EXTRACTED TEXT:
- - - - -

J. L. Mackie


John Leslie Mackie was an Australian philosopher. He made significant contributions to the philosophy of religion, metaphysics, and the philosophy of language, and is perhaps best known for his views on metaethics, especially his defence of moral scepticism. He wrote six books. His most widely known, , opens by boldly stating, "There are no objective values." It goes on to argue that because of this ethics must be invented rather than discovered. He posthumously published The Miracle of Theism: Arguments For and Against the Existence of God, has been called "a tour de force" in contemporary analytic philosophy. Many considered Mackie one of the best defenders of philosophical atheism. In the 1980s, Time magazine called him the "ablest of today's atheistic philosophers", and he regularly debated Christian philosophers such as Richard Swinburne and Alvin Plantinga.

Life

Mackie was born 25 August 1917 in Killara, Sydney. His mother, Annie Burnett Duncan, was a schoolteacher. His father, Alexander Mackie, was professor of education at the University of Sydney as well as the principal of the Sydney Teachers College, and was influential in the educational system of New South Wales. He graduated from the University of Sydney in 1938 after studying under John Anderson, sharing the medal in philosophy with Harold Glass. Mackie received the Wentworth Travelling Fellowship to study greats at Oriel College, Oxford, where he graduated with first-class honours in 1940.
During the Second World War Mackie served with the Royal Electrical and Mechanical Engineers in the Middle East and Italy, and was mentioned in dispatches. He was professor of philosophy at the University of Otago in New Zealand from 1955 to 1959 and succeeded Anderson as the Challis Professor of philosophy at the University of Sydney from 1959 to 1963. In 1963, he moved to the United Kingdom, becoming the inaugural holder of the chair of philosophy in the University of York, a position he held until 1967, when he was elected a fellow of University College, Oxford, where he served as praelector. In 1969, he gave a lecture, "What's Really Wrong with Phenomenalism?", at the British Academy as part of its annual Philosophical Lectures series. In 1974, he became a fellow of the British Academy.
Mackie died in Oxford on 12 December 1981.

Character and family

Mackie is said to have been capable of expressing total disagreement in such a genial way that the person being addressed might mistake his comment for a compliment. This personal style is exemplified by the following words from the preface to Ethics: Inventing Right and Wrong:
I am nowhere mainly concerned to refute any individual writer. I believe that all those to whom I have referred, even those with whom I disagree most strongly, have contributed significantly to our understanding of ethics: where I have quoted their actual words, it is because they have presented views or arguments more clearly or more forcefully than I could put them myself.

- - - - -

(Entries from a dataset)

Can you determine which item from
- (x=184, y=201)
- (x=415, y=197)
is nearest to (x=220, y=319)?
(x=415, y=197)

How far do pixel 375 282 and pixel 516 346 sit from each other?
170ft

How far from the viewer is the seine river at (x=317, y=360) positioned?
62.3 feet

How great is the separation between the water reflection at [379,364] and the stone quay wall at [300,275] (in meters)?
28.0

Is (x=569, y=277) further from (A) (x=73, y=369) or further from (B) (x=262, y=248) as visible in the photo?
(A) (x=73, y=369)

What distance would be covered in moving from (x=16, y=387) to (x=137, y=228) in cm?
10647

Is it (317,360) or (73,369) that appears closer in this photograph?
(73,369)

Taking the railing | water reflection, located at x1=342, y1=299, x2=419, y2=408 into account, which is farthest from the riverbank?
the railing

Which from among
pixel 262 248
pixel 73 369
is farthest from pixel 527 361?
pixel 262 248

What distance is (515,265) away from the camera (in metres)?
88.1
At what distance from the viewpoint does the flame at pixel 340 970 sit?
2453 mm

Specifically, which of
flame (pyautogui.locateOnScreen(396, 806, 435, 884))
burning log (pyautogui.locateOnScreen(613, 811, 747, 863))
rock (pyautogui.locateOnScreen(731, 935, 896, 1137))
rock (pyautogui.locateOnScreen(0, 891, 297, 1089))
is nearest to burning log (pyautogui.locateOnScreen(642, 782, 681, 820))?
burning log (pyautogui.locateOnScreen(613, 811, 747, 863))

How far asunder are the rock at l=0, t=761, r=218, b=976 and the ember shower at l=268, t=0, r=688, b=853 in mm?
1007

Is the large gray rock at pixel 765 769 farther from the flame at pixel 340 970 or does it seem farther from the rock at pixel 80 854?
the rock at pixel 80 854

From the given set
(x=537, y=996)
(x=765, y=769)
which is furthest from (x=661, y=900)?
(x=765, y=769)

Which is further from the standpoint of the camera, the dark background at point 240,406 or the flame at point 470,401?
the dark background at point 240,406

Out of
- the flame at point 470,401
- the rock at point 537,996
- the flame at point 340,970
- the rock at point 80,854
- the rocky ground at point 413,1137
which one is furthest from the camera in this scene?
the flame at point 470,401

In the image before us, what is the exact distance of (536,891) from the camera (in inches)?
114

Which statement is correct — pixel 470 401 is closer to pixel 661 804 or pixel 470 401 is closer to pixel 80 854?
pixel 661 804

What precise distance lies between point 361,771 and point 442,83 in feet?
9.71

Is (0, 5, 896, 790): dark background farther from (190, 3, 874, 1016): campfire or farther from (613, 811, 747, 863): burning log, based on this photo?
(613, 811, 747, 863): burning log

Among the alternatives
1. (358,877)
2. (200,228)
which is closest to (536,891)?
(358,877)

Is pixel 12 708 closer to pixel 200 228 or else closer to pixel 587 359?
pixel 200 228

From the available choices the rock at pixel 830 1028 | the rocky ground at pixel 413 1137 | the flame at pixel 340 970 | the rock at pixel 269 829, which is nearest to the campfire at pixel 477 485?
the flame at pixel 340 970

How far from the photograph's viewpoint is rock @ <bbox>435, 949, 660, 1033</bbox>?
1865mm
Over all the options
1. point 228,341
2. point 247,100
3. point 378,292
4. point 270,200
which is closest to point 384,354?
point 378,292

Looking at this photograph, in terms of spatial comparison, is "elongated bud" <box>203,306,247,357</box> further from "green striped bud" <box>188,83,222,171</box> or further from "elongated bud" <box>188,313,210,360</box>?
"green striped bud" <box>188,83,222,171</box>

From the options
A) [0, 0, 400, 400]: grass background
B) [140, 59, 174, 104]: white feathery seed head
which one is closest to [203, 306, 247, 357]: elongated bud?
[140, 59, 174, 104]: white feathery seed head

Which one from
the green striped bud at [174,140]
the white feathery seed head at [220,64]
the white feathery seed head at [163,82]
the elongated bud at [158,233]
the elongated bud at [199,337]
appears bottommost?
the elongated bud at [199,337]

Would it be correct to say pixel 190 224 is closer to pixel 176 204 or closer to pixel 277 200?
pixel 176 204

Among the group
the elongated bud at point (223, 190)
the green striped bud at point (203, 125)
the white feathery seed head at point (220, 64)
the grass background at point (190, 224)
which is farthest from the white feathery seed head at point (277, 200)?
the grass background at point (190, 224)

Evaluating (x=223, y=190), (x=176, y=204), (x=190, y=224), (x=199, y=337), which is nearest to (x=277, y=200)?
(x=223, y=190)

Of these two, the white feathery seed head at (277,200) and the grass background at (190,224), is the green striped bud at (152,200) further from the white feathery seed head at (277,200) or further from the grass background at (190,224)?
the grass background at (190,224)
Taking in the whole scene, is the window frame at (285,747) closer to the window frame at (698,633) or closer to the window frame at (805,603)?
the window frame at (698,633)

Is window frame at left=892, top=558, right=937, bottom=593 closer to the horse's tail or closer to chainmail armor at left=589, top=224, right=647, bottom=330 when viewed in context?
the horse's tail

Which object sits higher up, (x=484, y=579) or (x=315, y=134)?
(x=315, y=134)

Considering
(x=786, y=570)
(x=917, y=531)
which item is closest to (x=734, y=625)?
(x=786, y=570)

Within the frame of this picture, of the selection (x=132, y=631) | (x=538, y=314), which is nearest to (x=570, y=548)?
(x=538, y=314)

- - - - -

SHORT EXERCISE: According to the J. L. Mackie biography, in what year did Mackie become a fellow of the British Academy?

WRITTEN SOLUTION: 1974